Потом, когда все было кончено, Зульфия прижала его к себе, не позволяя уйти, чувствуя, как трепет пробегает по его коже, как все еще напряжены мышцы, ощущая бившие в лицо короткие всплески дыхания.
И едва он попытался отстраниться, как она сильнее стиснула руки за его спиной, хотя едва не стонала под тяжелым телом, а между бедер чувствовала тупую боль. Такую же, как в сердце…
Но вот халиф приподнялся, перевернулся на спину и прикрыл глаза рукой.
– Это было непростительно, недостойно, немудро, – прохрипел он. – И, о Аллах, даю слово, больше такое не повторится.
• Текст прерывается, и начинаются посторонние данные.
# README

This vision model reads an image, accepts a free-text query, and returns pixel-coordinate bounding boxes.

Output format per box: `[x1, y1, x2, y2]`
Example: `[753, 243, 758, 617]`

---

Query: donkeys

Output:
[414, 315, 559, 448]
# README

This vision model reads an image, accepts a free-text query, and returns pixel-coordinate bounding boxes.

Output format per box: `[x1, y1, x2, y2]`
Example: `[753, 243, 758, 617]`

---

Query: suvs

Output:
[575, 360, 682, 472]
О да, это было безумие. Но сейчас Гарун-аль-Рашид чувствовал, что его боль утихла. Он словно прочитал посмертную молитву по своей любви. О да, теперь у него хватит сил навсегда закрыть свое сердце для желаний, а тело запереть в стенах дворца. Отныне ни одна женщина не возымеет над ним власти, ни одна женщина не поселится в его сердце. И пусть великий род халифов прервется, но его любовь, его Джамиля, останется женой последнего халифа Гарун-аль-Рашида.
И да будет так!
«И да будет так, мой Гарун, – прошелестел голос Ананке. – Пока для тебя не может быть лучшего решения, чем закрытые шторы и уснувшая в боли душа. Но миг еще настанет, поверь!»
Должно быть, в забытьи не слышал халиф этого голоса, или слышал, но не понял, кому он принадлежит. Или, что весьма вероятно, ему было все равно, что и кто шепчет. Ибо его жизнь, его душа уснула под пеплом любви.